You thought the DisOrDatBot was weird? Well you haven’t used TrumpChat then!
TrumpChat will tell you the news around the presidential race as Trump himself. Well, an automated and fairly caricaturistic version of Trump, which is quite amusing to read and interact with, while still being informative. Again, Mic will sprinkle in links to stories on the topic, but keeps most of the interaction inside the chat.
This bot might not be the most politically neutral, but it is a good example for engaging and new storytelling inside a fairly young medium. It’s yuge!
Emoji News

Mic is not alone in building weird bots. Fusions Emoji News is definitely qualifying as weird. Or as 😳 as the bot might put it, because—true to its name—the bot will tell you the news sprinkled with emojis.
I don’t know about you, but I find it really hard to read.
(Oh, and there is a second Emoji News bot, which will answer with relevant(?) news stories to the emojis, you send it. This one was build at a Hackaton by Jan König and his team)
The content-first ones
This is the third category of journalistic bots out there and maybe the least sexy on the technical scale. These bots still rely heavily on human editors, because they were build to not only made you interact with them or drive traffic, but to send you the content inside a chat.
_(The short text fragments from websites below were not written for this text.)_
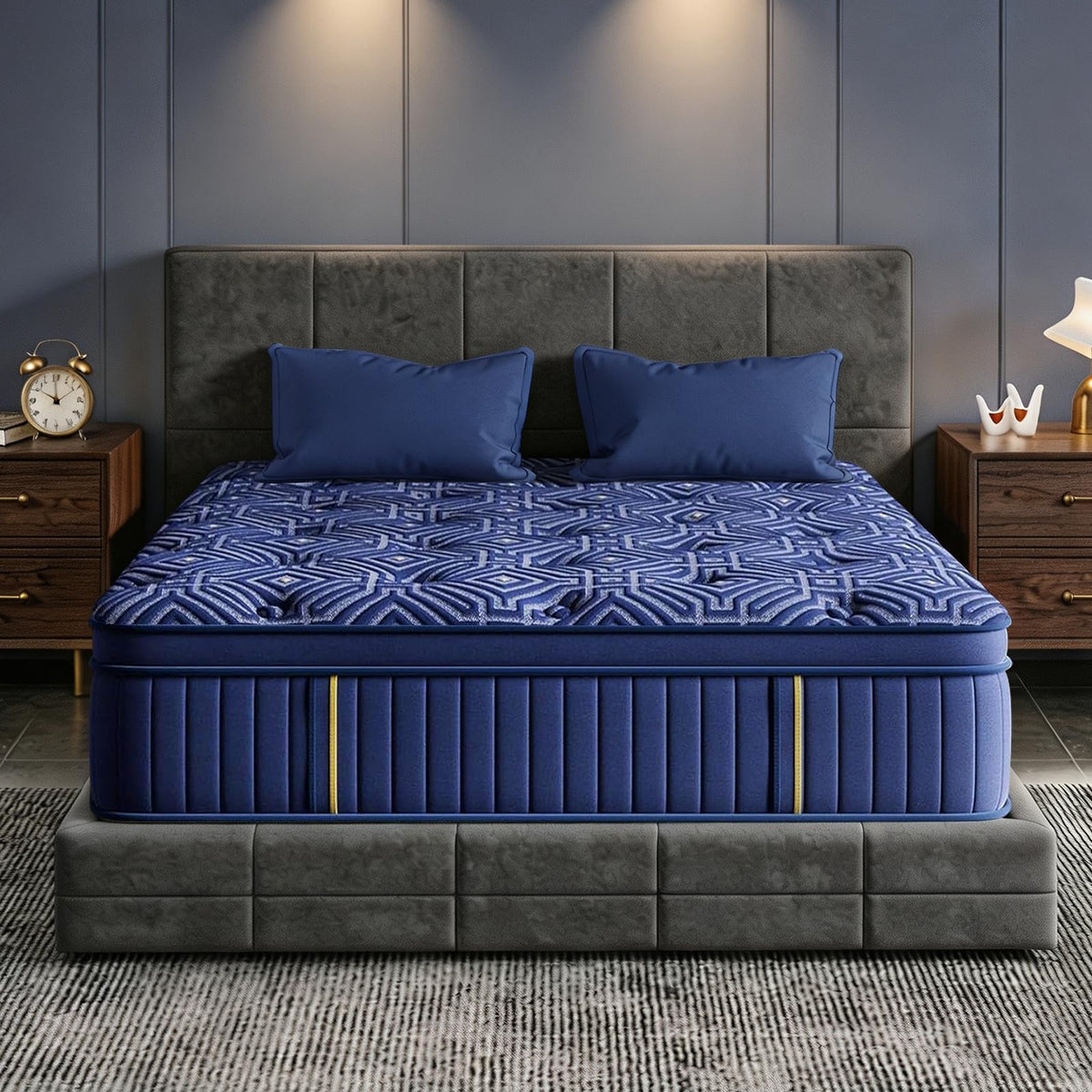 King Size Mattress, 12 Inch Gel Memory Foam Hybrid Mattress in a Box, Medium Firm, Fiberglass Free, Pocket Springs, Motion Isolation with Pressure Relief, CertiPUR-US Certified,365 Night Trial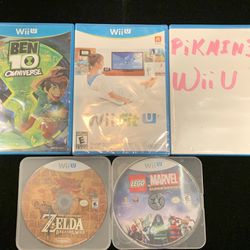Nintendo Wii U Game Lot(5 Games)ZELDA PIKMIN 3 LEGO MARVEL BEN 10 WII FIT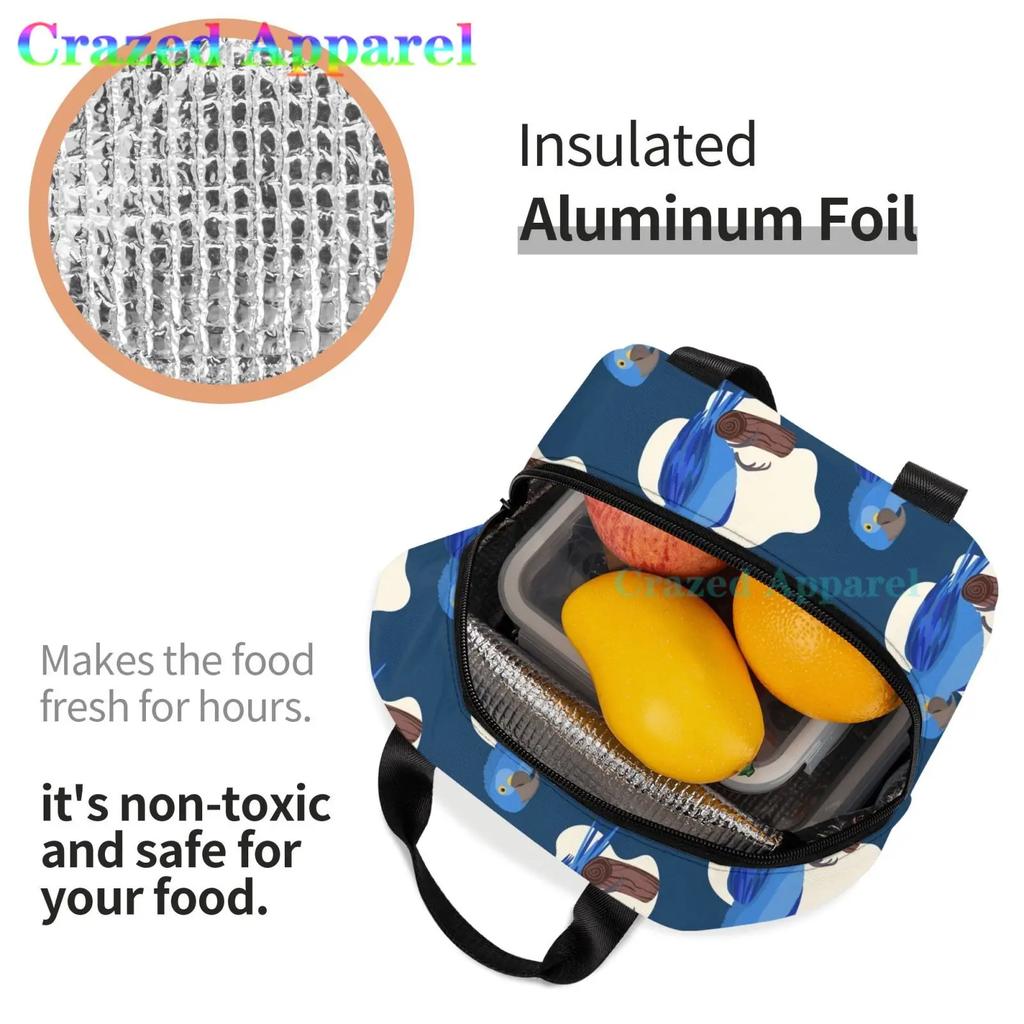 Окрашенные попугаи птицы сливовое дерево ткань Оксфорд сумка для обеда сумка-тоут ланч-бокс многоразовый органайзер сумка для унисекс рыбалка пикник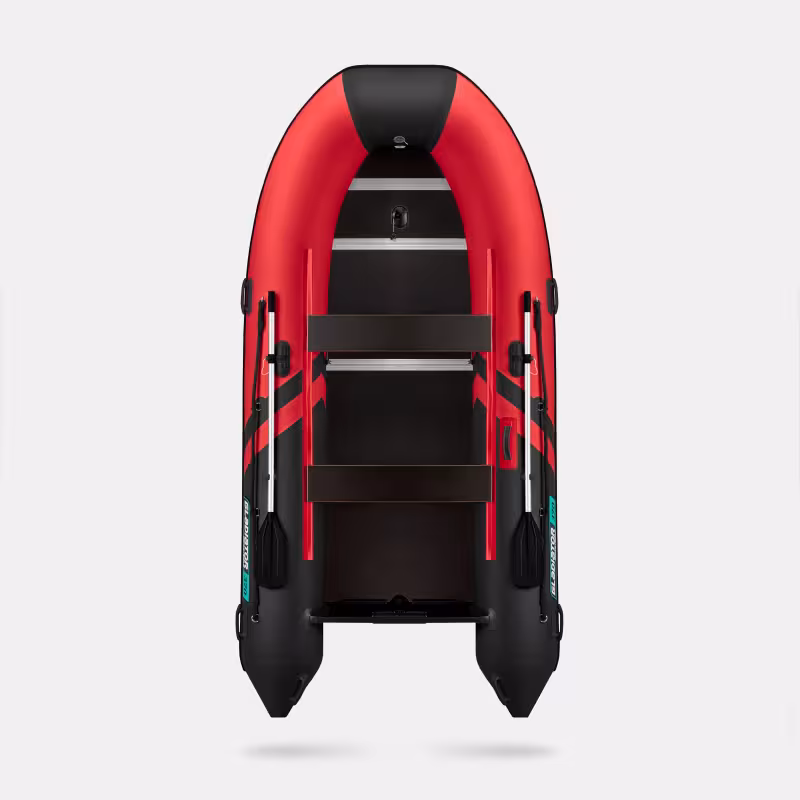 Надувная лодка ПВХ Gladiator B370S, пайол фанерный, красный/черный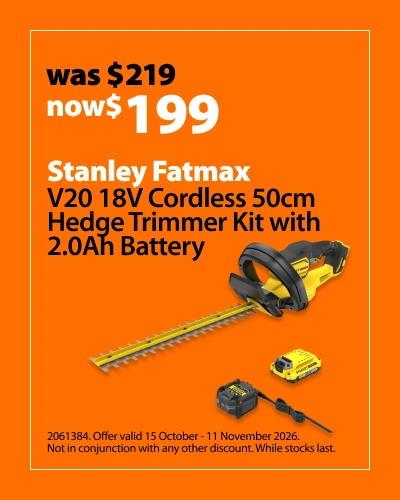 Stanley Fatmax V20 18V Cordless 50cm Hedge Trimmer Kit with 2.0Ah Battery, was $219 now $199. Offer valid 15 October - 11 November 2026. Not in conjunction with any other discount. While stocks last.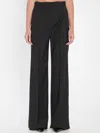 Max Mara Wool Blend Seersucker Trousers In Black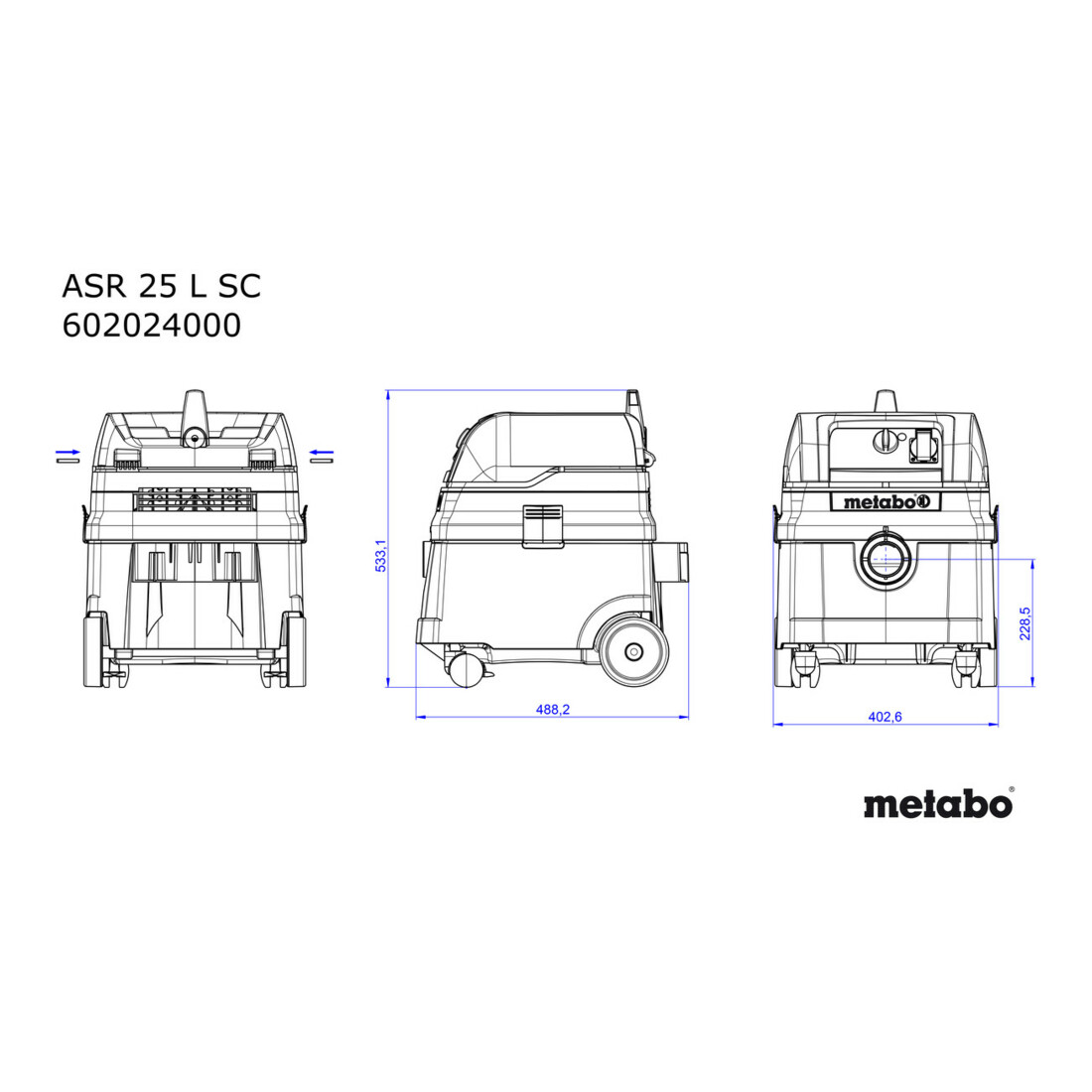 Metabo Aspiratore multiuso ASR 25 L SC con agitatore elettromagnetico, cartone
These bots are so far the only ones really leveraging the potential of chat as a medium in their own ways.
Purple

Purple tries to ad a big human touch to its service, by combining pre-written choose-your-own-article threads and live chats with users and the editors behind the bot. Originally build as an SMS-service, Purple made the jump to slack. Good news for everyone—like me—without a US cellphone number. You should definitely give this one a shot!
Quartz
Of course you can’t write an article on conversational journalism, without mentioning Quartz’ app, which seems to be going strong.